Cucchi – come si leggeva nell’avviso di chiusura delle indagini, atto che prelude alla richiesta di rinvio a giudizio – fu colpito a “schiaffi, pugni e calci“. Le botte, per l’accusa, provocarono “una rovinosa caduta con impatto al suolo in regione sacrale”, provocando sul giovane “lesioni personali che sarebbero state guaribili in almeno 180 giorni e in parte con esiti permanenti, ma che nel caso in specie, unitamente alla condotta omissiva dei sanitari che avevano in cura Cucchi presso la struttura protetta dell’ospedale Sandro Pertini, ne determinavano la morte“.
“Le lesioni procurate a Stefano Cucchi – si leggeva sempre nel provvedimento dei pm – il quale fra le altre cose, durante la degenza presso l’ospedale Sandro Pertini subiva un notevole calo ponderale anche perché non si alimentava correttamente a causa e in ragione del trauma subito, ne cagionavano la morte”. “In particolare – scrivono i pm – la frattura scomposta” della vertebra “S4 e la conseguente lesione delle radici posteriori del nervo sacrale determinavano l’insorgenza di una vescica neurogenica, atonica, con conseguente difficoltà nell’urinare, con successiva abnorme acuta distensione vescicale per l’elevata ritenzione urinaria non correttamente drenata dal catetere”. Una quadro clinico che “accentuava la bradicardia giunzionale con conseguente aritmia mortale“.

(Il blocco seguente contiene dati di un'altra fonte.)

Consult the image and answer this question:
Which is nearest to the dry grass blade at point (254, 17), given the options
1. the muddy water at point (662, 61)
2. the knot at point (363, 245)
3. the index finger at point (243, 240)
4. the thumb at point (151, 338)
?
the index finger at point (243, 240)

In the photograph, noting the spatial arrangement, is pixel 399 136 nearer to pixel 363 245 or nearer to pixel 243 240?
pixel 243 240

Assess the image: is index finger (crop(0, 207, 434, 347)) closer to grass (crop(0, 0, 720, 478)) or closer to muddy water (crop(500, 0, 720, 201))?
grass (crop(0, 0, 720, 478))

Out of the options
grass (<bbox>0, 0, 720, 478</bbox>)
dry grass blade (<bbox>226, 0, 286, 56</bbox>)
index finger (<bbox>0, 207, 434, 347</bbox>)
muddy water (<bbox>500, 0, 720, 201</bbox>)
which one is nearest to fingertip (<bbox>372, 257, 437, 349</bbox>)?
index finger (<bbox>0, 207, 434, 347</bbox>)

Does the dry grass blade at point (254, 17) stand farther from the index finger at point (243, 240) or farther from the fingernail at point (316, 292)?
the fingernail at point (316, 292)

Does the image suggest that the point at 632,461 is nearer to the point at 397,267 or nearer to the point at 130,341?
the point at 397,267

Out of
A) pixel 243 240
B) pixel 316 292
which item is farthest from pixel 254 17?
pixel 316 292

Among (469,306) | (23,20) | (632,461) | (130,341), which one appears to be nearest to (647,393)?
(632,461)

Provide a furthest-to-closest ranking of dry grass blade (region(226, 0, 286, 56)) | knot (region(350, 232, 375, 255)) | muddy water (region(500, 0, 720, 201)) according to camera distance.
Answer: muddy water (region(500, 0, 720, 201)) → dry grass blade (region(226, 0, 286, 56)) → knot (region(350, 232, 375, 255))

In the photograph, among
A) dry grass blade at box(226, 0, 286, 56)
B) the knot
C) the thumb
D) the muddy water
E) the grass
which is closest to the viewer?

Il 31enne romano venne arrestato il 15 ottobre del 2009 in via Lemonia, a Roma, a ridosso del parco degli Acquedotti, perché sorpreso con 28 grammi di hashish e qualche grammo di cocaina. Quella notte, i carabinieri lo accompagnarono a casa per perquisire la sua stanza. Non trovando altra droga lo riportarono in caserma con loro e lo rinchiusero in una cella di sicurezza della caserma Appio-Claudio. La mattina successiva, nell’udienza del processo per direttissima, Stefano aveva difficoltà a camminare e parlare e mostrava evidenti ematomi agli occhi e al volto che non erano presenti la sera prima. Il giudice, nonostante le condizioni di salute del giovane, convalidò l’arresto, fissando una nuova udienza.
Cucchi venne rinchiuso nel carcere di Regina Coeli, ma le sue condizioni di salute peggiorarono rapidamente e, il 17, venne trasportato all’ospedale Fatebenefratelli per essere visitato. Chiaro il referto: lesioni ed ecchimosi alle gambe e al viso, frattura della mascella, emorragia alla vescica, lesioni al torace e due fratture alla colonna vertebrale. I medici chiesero il ricovero che Stefano rifiutò insistentemente, tanto da essere rimandato in carcere per poi essere ricoverato di nuovo, presso l’ospedale Sandro Pertini, dove morì il 22 ottobre. Solo a questo punto, dopo vani tentativi, i suoi familiari riuscirono a ottenere l’autorizzazione per vederlo: il corpo pesava meno di 40 chili e presentava evidenti segni di percosse.